Achille parmi les Filles de Lycomède
Huile sur toile. H. 0,59; L. 0,74.
Notre tableau (fig. 1) est un très rare témoignage de l’art du peintre Michel Serre (Tarragone, Espagne, 1658 – Marseille, 1733) dans le domaine proprement mythologique. D’origine catalane, Michel Serre s’était rendu en Italie au début des années 1670 avant de s’établir à Marseille où il devint le peintre le plus important de la ville. Travaillant pour les congrégations religieuses locales (Chartreux, Notre-Dame du Mont-Carmel, Grands Augustins), il fut également mobilisé pour décorer les églises d’Aix-en-Provence (église Saint-Jean-de-Malte, voir fig. 2, Saint-Jean-Baptiste du Faubourg) et plus généralement pour celles de la région provençale (Draguignan, La Ciotat, ou encore Manosque).
Or, ce volume de commandes religieuses est tel qu’il a fait oublier la facette profane de l’art de Michel Serre (voir Marie-Claude Homet, Michel Serre et la peinture baroque en Provence, Aix-en-Provence, 1987). Cet aspect de sa production semblait en effet avoir disparu, mais les recherches plus récentes ont permis d’en retrouver quelques exemples. Il en est ainsi d’un Défi des Piérides (vente Paris, Hôtel Drouot, 28 mai 2014, n° 13) comme d’un Renaud et Armide, lequel était conservé comme anonyme au Musée des Beaux-arts de Nantes depuis 1810 (fig. 3) (voir F. Marandet, Bon Boullogne (1649-1717, Un chef d’école au Grand Siècle (catalogue d’exposition, Dijon, Musée Magnin), Paris, 2014, pp. 108-109).

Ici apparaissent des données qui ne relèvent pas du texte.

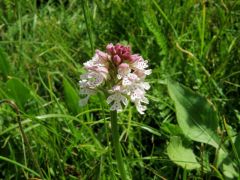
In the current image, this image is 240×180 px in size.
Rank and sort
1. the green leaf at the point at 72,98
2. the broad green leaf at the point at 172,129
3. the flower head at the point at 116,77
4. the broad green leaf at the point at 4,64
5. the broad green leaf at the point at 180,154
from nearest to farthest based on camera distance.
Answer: the flower head at the point at 116,77 < the broad green leaf at the point at 180,154 < the broad green leaf at the point at 172,129 < the green leaf at the point at 72,98 < the broad green leaf at the point at 4,64

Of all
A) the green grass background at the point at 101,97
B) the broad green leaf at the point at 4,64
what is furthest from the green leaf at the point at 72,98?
the broad green leaf at the point at 4,64

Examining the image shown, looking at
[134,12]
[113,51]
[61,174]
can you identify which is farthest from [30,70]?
[113,51]

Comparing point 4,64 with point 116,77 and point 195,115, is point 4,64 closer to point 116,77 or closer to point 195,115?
point 195,115

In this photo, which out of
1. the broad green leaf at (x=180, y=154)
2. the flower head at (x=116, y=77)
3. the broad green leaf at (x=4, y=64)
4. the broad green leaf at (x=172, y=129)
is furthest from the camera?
the broad green leaf at (x=4, y=64)

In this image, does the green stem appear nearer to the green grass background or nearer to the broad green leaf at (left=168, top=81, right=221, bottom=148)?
the green grass background

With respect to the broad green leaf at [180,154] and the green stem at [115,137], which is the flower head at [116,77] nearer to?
the green stem at [115,137]

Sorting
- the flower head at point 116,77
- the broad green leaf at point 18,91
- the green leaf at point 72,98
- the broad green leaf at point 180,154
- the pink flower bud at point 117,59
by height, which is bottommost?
A: the broad green leaf at point 180,154

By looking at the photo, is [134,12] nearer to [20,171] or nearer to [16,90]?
[16,90]

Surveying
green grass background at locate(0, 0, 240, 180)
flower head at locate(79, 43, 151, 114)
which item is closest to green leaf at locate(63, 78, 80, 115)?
green grass background at locate(0, 0, 240, 180)
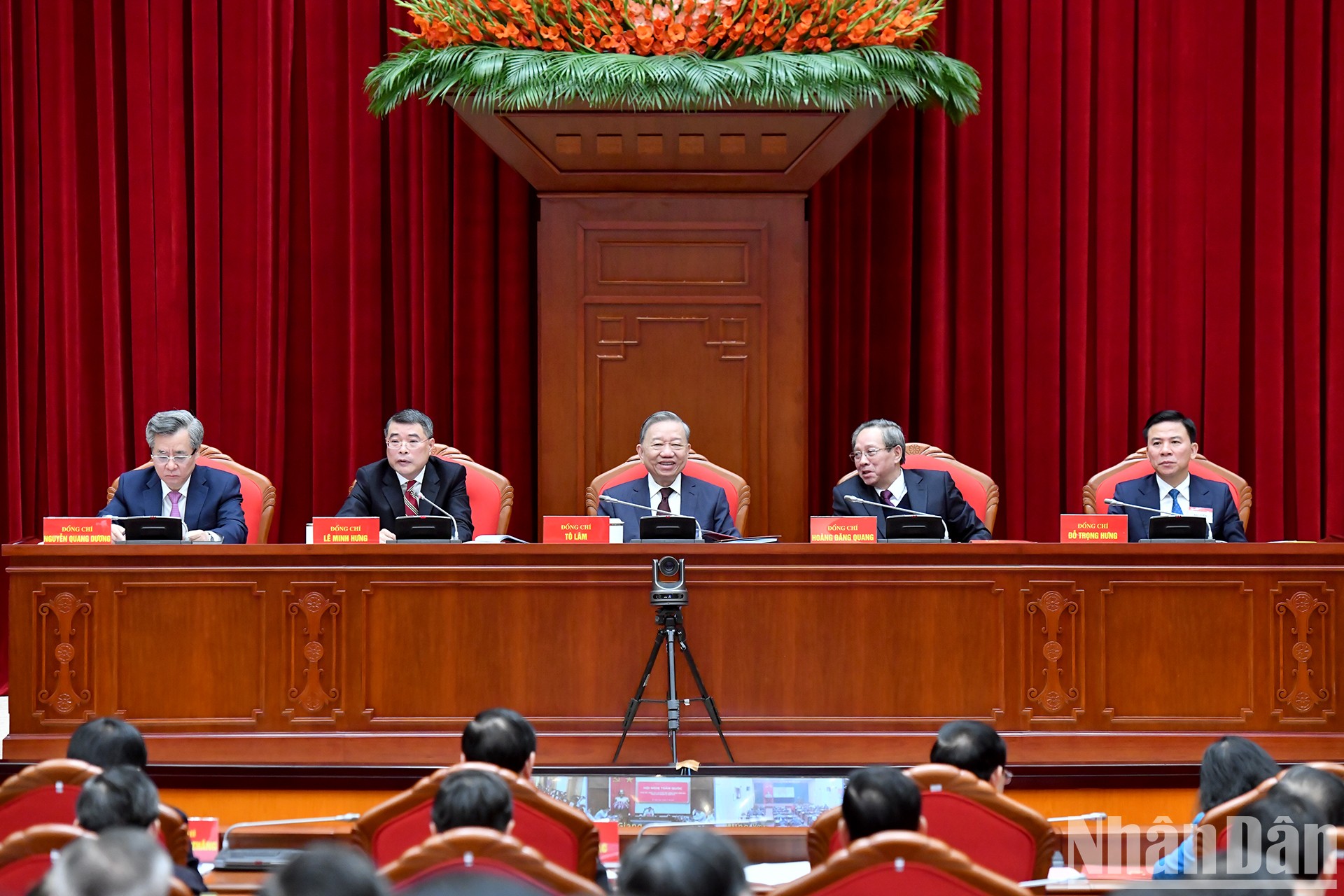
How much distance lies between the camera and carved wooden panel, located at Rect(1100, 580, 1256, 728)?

Le clair-obscur marqué et le recours à des tons vifs permettaient de reconnaître Michel Serre comme l’auteur de la composition de Nantes, d’ailleurs connue par deux autres versions. Or, il semble que cette veine profane ait été stimulée par le passage de Michel Serre à Paris et ses contacts avec Bon Boullogne qui le présenta à l’Académie royale le 6 décembre 1704. L’un des deux morceaux de réception de Michel Serre illustrait en effet un sujet mythologique : Bacchus et Ariane (disparu au Musée des Beaux-arts de Caen lors des bombardements de 1944, mais connu par la photographie).
À son retour à Marseille, Michel Serre entreprit alors une série de tableaux mythologiques. Comme le rappelle Marie-Claude Homet (Homet, op. cit. p. 139), les sources gardent la mémoire d’une Bacchanale comme d’un Bacchus et Ariane peints par Michel Serre pour l’amateur marseillais Jean-Paul de Foresta. De même apprend-on que Serre avait exécuté deux tableaux pour le parlementaire aixois Maliverny représentant, l’un, Jupiter et Antiope, l’autre, Vénus et Adonis. Ces tableaux semblent perdus, tout comme celui ayant pour sujet Ulysse et Circé, exécuté par Michel Serre pour le comte de Grignan.
Le tableau que nous présentons, dont le clair-obscur et le coloris sont typiques du style de Michel Serre, offre d’autres points communs avec son art, notamment l’éclairage arbitraire sur l’une des jeunes femmes allongées, exactement comme dans Renaud et Armide (fig. 3). Tout aussi reconnaissable est l’échange formé entre le spectateur et une figure placée au centre. Dans L’Apothéose de saint Augustin, dominée par la gamme chromatique chère à Michel Serre (Aix-en-Provence, église Saint-Jean de Malte ; fig. 2), l’ange du centre nous considère avec une expression souriante. Tel est exactement ce que l’on relève au sujet d’Achille déguisé en femme. On ne serait pas surpris d’apprendre que le choix du sujet résulta de l’influence de Bon Boullogne puisqu’Achille et les Filles de Lycomède, tableau connu par deux versions, assura le succès de celui-ci auprès des collectionneurs (Tournus, Musée Greuze, et collection Jean-Pierre Changeux, Paris). Ce thème avait des ressources anti-dramatiques qui plaisaient en effet à la nouvelle génération d’amateurs français. Connaissant cette dimension proprement moderne, il nous paraît remarquable que le tableau de Michel Serre ait été conçu « au goût du jour » : le sujet mythologique s’inscrit en effet dans quelque palais moderne et non pas antique.
Tout suggère une œuvre commandée par un amateur provençal du début du 18ème siècle, et on peut se demander s’il n’y avait pas d’autres peintures faisant partie de la même série. Étant donné la présence d’Ulysse, venu démasquer Achille (figuré de dos aux côtés de Diomède), notre tableau était peut-être accompagné de celui figurant Ulysse et Circé, que Michel Serre avait peint pour le comte de Grignan.
François Marandet, 14 décembre 2020.